La loi « pour une immigration maîtrisée, un droit d’asile effectif et une intégration réussie » a été promulguée le 10 septembre dernier. Elle avait été présentée au conseil des ministres le 21 février par le ministre de l’Intérieur, Gérard Collomb à l’époque, puis adoptée par l’Assemblée nationale en lecture définitive le 1er août.

Maîtres Claude Coutaz et Yannis Lantheaume.

Et cette loi s’appliquera le 1er janvier de l’année prochaine.

« Ce texte vise à compliquer la tâche des avocats et des associations qui défendent les droits des demandeurs d’asile », note maître Claude Coutaz, avocat au barreau de Grenoble.

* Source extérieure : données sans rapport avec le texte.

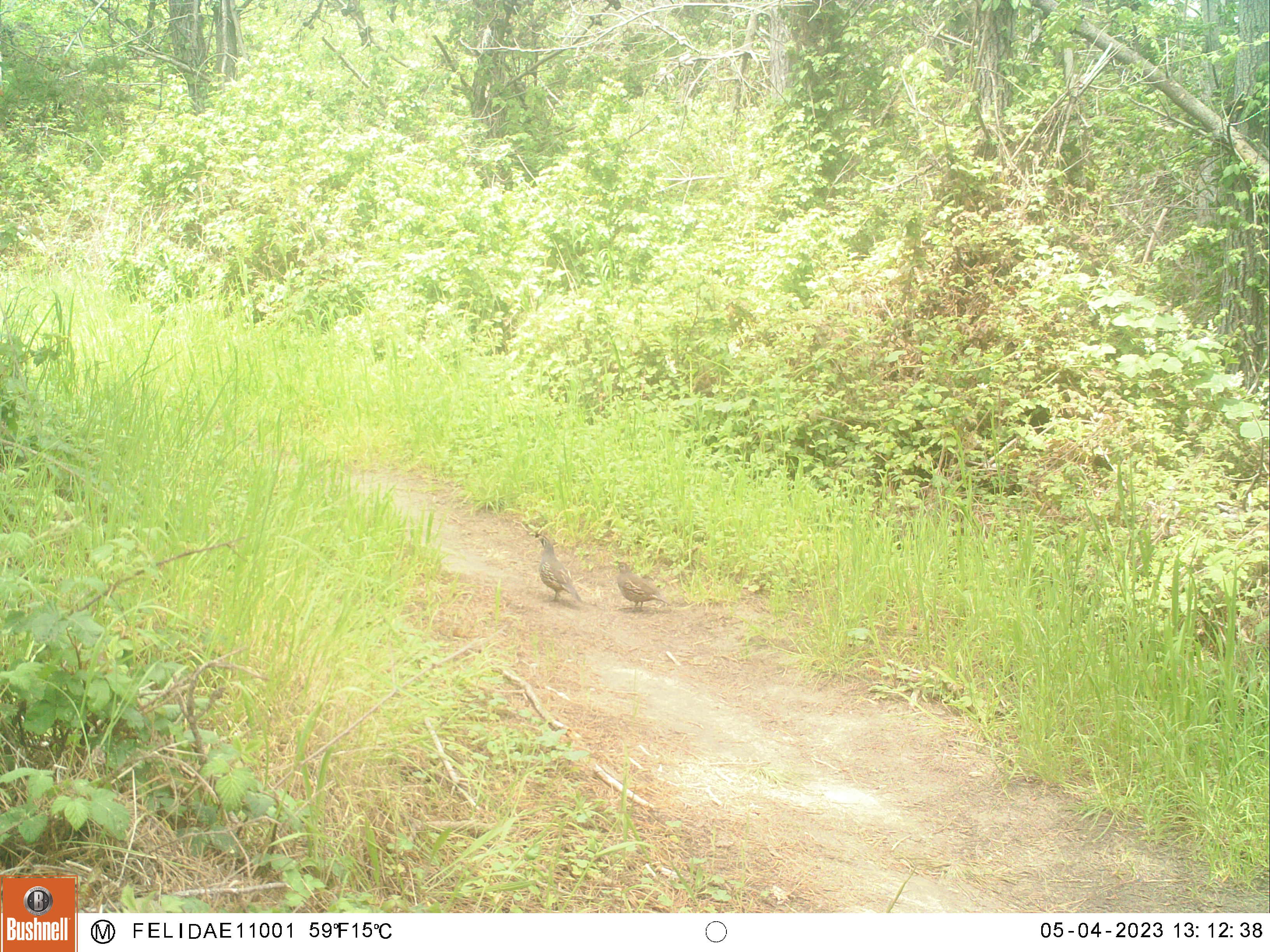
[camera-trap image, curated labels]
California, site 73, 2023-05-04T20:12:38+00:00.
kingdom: Animalia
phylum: Chordata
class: Aves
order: Galliformes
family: Odontophoridae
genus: Callipepla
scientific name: Callipepla californica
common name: california quail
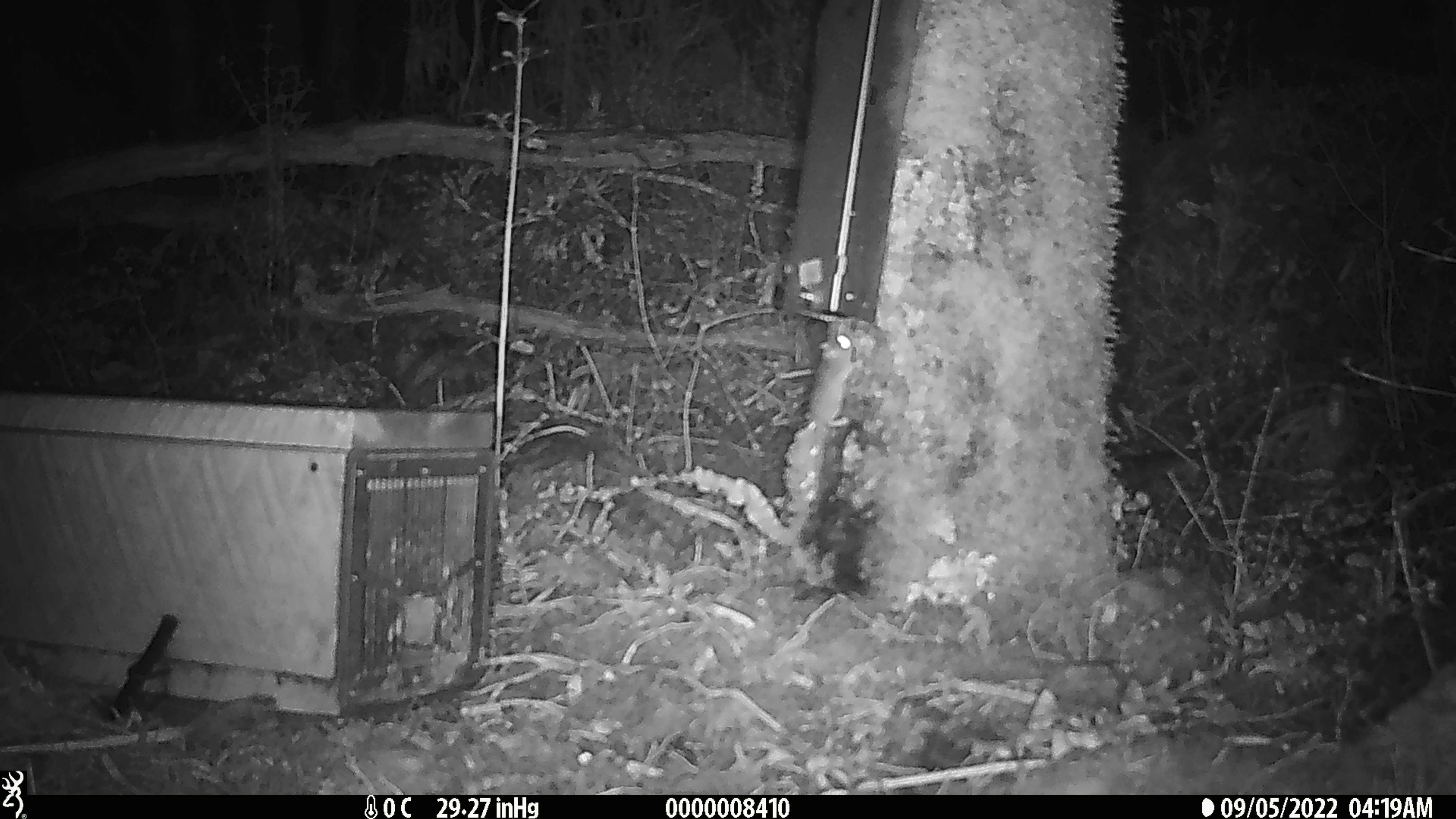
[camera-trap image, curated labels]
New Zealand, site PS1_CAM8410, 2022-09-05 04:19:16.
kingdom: Animalia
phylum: Chordata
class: Mammalia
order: Rodentia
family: Muridae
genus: Mus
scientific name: Mus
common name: mouse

Et c’est pour pénétrer les arcanes de la loi qu’une journée de formation a été organisée le 21 décembre dernier sous l’égide de l’Ecole des avocats Rhône-Alpes avec le concours de maître Yannis Lantheaume avocat au barreau de Lyon, spécialisé en droit des étranger.

Un labyrinthe pour les réfugiés

Les pièges de procédure prévus par le législateur sont en effet nombreux. Les articles modifient les méthodes de notification des décisions, les modalités de fixation des délais pour déposer un recours devant la Cour nationale du droit d’asile afin de contester une décision de l’Office de protection des réfugiés et apatrides, élargissent les possibilités de mettre en œuvre une procédure accélérée… Comme c’est le cas pour l’ensemble des tribunaux, la tendance est également à l’augmentation du nombre de contentieux traités par un juge unique. Cette loi Collomb prévoit en outre un allongement des possibilités de rétention administrative. Entre de nombreuses autres dispositions.

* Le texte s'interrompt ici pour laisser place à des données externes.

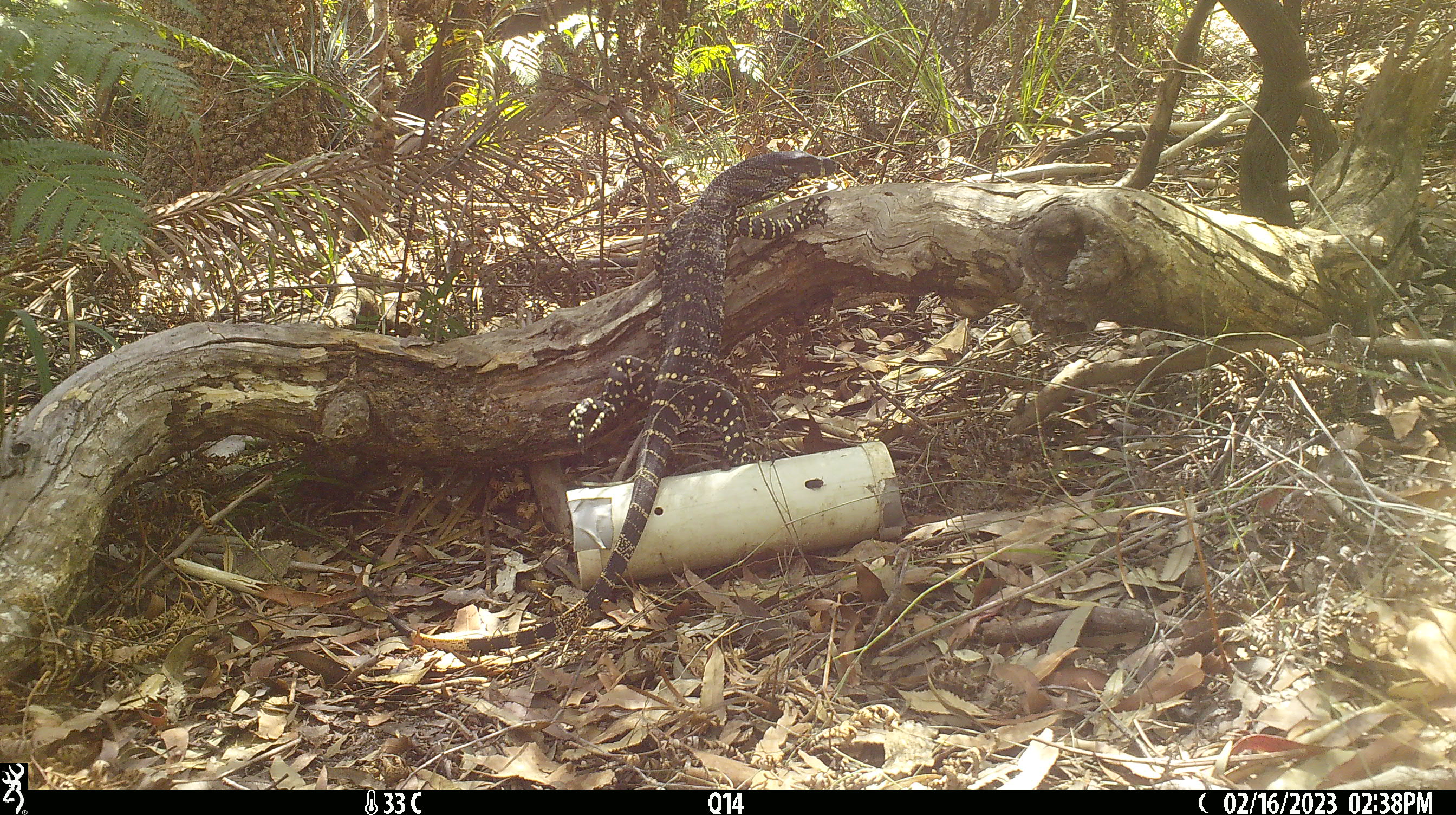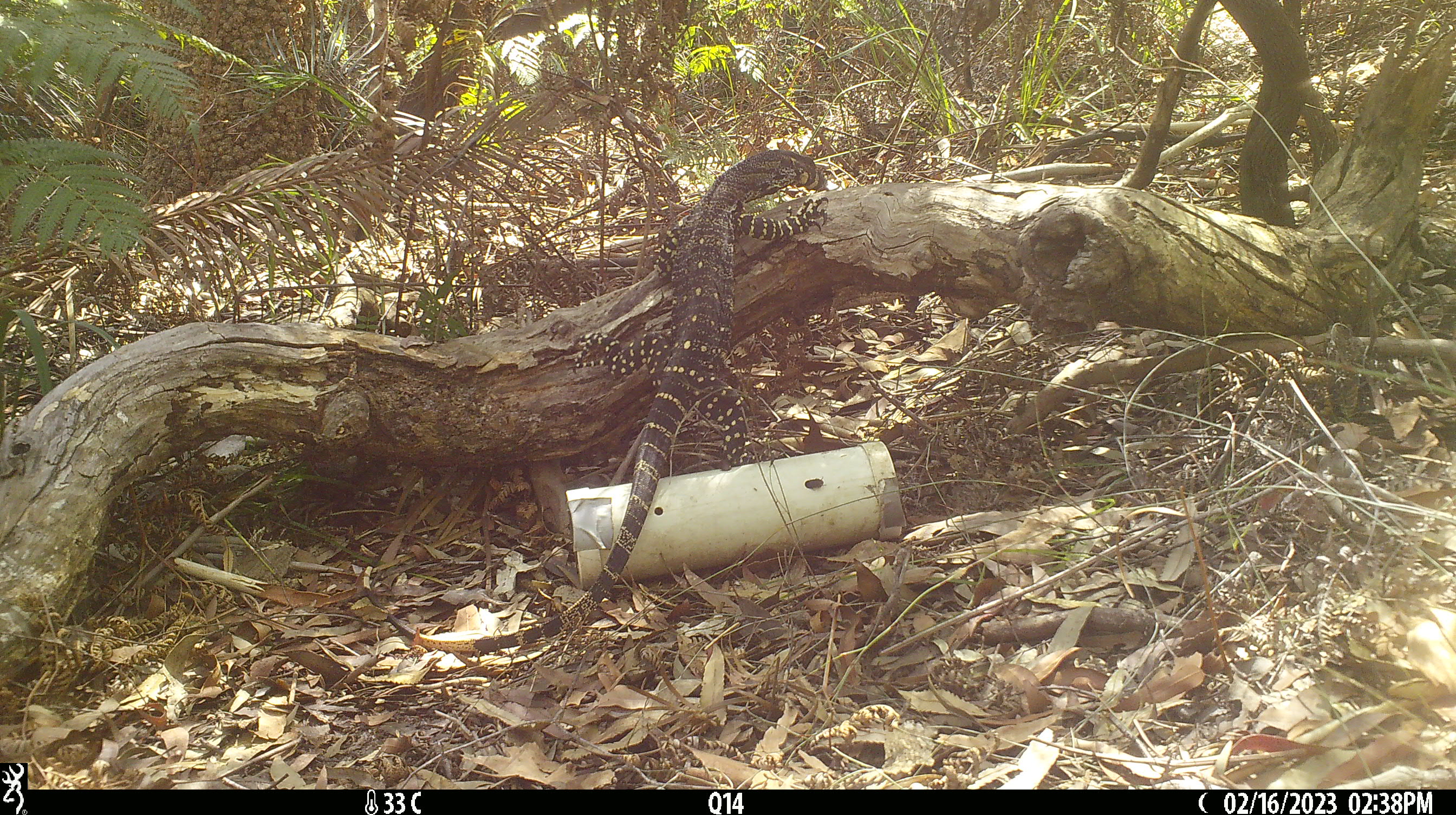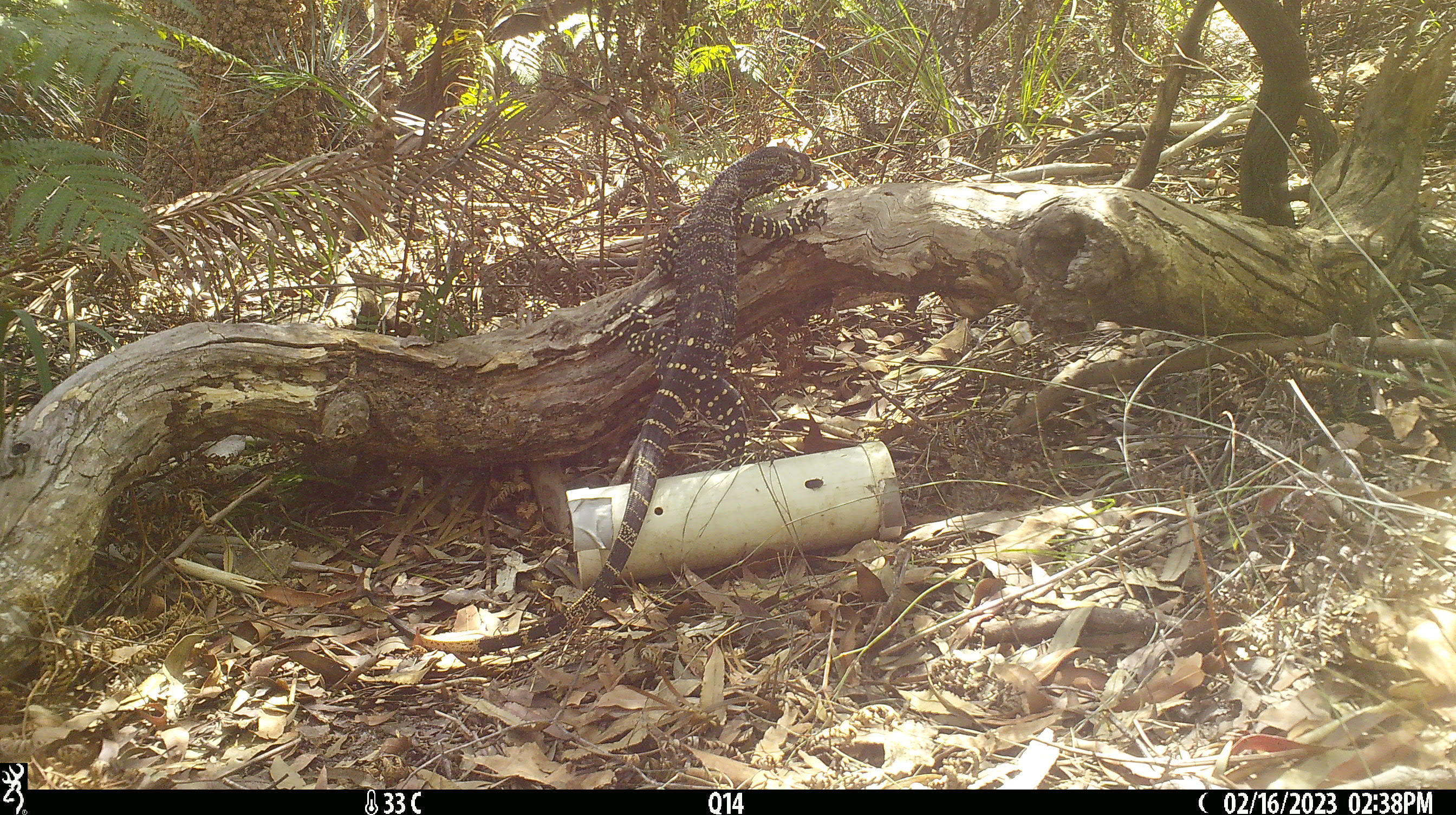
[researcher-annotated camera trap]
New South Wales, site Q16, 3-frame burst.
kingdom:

Un droit qui devient « un véritable labyrinthe pour les réfugiés; un choix pour que le droit d’asile qui fait partie de notre histoire ne puisse plus être effectif dans la réalité des faits », note maître Coutaz.

Les avocats qui sont venus se former le 21 décembre à la maison de l’avocat ont l’intention de tout faire pour que ce droit d’asile soit respecté malgré la technicité juridique qu’exigera la loi à compter du 1er janvier.